Так и назвали: Красные Жемчуга. И везде-везде – во всех бумагах и картах и на почте так называлось, и приезжающие всегда радостно удивлялись, что такой у них поселок, где каждый дом, как у соседа: жемчуг к жемчугу.
Старуха… да какая она тогда была старуха: не старуха, а молодуха!.. с двумя малыми здесь жизнь начинала, с Гришей и Шуркой, а потом еще двух девок родила – Полю и Свету. Тесно стало в доме: шутка ли – четверо детей, да и сами не стары еще, не запечные тараканы! – но в сороковом году муж первым в районе большой орден получил за бессменную свою председательскую работу, за бойкие дни да бессонные ночи, и местные власти заодно с колхозом решили за этот труд отстроить ему новый дом.
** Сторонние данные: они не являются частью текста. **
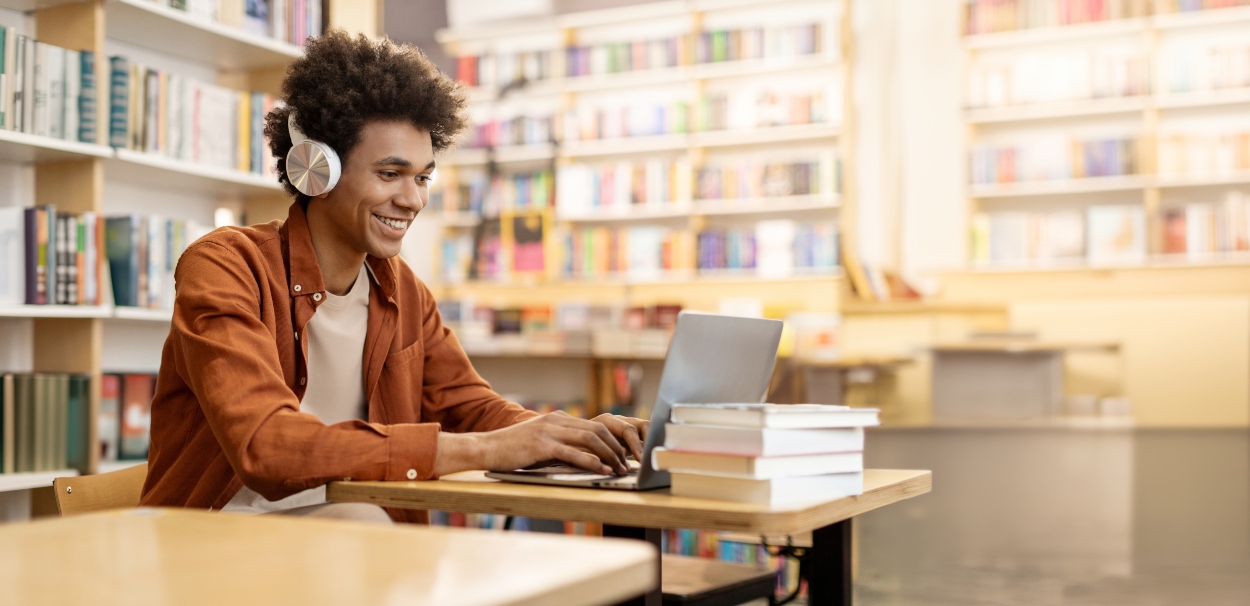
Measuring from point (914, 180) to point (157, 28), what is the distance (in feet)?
12.4

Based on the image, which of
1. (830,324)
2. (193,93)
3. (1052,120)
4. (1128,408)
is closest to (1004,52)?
(1052,120)

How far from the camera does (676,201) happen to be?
5.53 metres

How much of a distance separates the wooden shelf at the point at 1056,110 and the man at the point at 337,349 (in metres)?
3.83

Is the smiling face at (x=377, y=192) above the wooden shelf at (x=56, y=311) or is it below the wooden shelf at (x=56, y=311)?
above

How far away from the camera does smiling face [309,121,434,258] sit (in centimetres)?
168

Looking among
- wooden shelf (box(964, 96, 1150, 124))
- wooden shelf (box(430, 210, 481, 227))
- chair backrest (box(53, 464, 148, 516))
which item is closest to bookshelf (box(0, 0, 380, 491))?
chair backrest (box(53, 464, 148, 516))

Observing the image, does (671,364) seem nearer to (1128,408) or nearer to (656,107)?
(1128,408)

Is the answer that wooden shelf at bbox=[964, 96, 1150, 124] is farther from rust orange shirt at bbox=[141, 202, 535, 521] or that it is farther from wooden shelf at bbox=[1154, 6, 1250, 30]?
rust orange shirt at bbox=[141, 202, 535, 521]

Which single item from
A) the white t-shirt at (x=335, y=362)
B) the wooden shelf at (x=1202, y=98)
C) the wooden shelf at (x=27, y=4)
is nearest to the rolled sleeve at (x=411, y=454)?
the white t-shirt at (x=335, y=362)

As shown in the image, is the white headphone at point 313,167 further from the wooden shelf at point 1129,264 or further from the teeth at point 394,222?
the wooden shelf at point 1129,264

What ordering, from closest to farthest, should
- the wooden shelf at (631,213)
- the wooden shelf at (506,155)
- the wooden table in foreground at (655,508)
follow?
the wooden table in foreground at (655,508) < the wooden shelf at (631,213) < the wooden shelf at (506,155)

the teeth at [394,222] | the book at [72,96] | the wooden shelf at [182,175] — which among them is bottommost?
the teeth at [394,222]

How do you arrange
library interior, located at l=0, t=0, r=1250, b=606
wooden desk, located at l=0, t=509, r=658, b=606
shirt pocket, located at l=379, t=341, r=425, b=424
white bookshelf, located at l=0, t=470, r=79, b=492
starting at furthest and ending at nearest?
white bookshelf, located at l=0, t=470, r=79, b=492
shirt pocket, located at l=379, t=341, r=425, b=424
library interior, located at l=0, t=0, r=1250, b=606
wooden desk, located at l=0, t=509, r=658, b=606

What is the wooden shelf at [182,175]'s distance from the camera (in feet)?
8.65
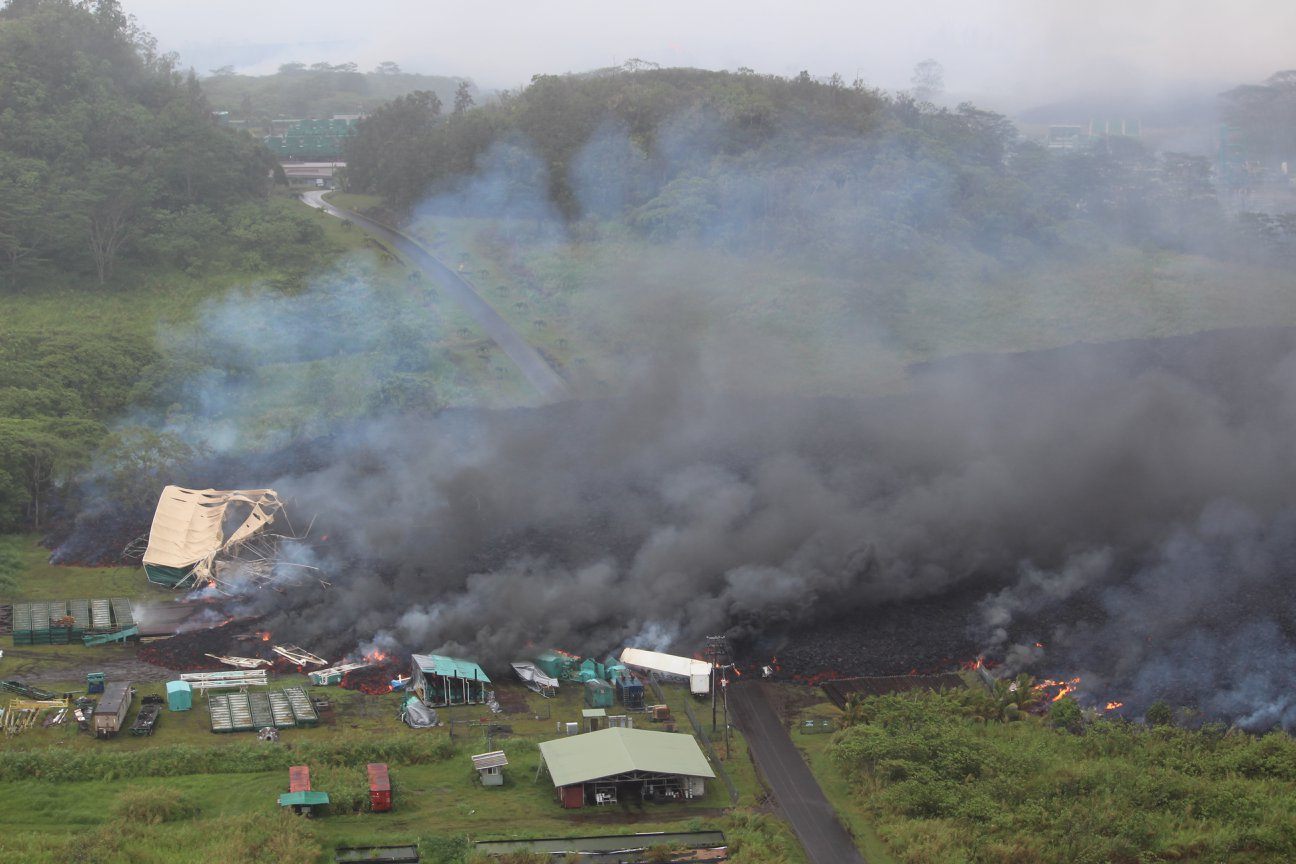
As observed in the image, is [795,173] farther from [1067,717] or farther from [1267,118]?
[1067,717]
И отстроили, и в субботу новоселье закатили на всю округу – сам секретарь райкома приезжал и речь говорил! – а в воскресенье война началась. Мужья ушли первыми, за ними сыновья потянулись, а там и доченьки, если возраст подходил. Уходили люди, а приходили похоронки; вой стоял над Красными Жемчугами денно и нощно, и самой горькой была тогда должность почтальона: Полюшка ее чужим горем опилась, да и своего хватало. Потускнели их Жемчуга.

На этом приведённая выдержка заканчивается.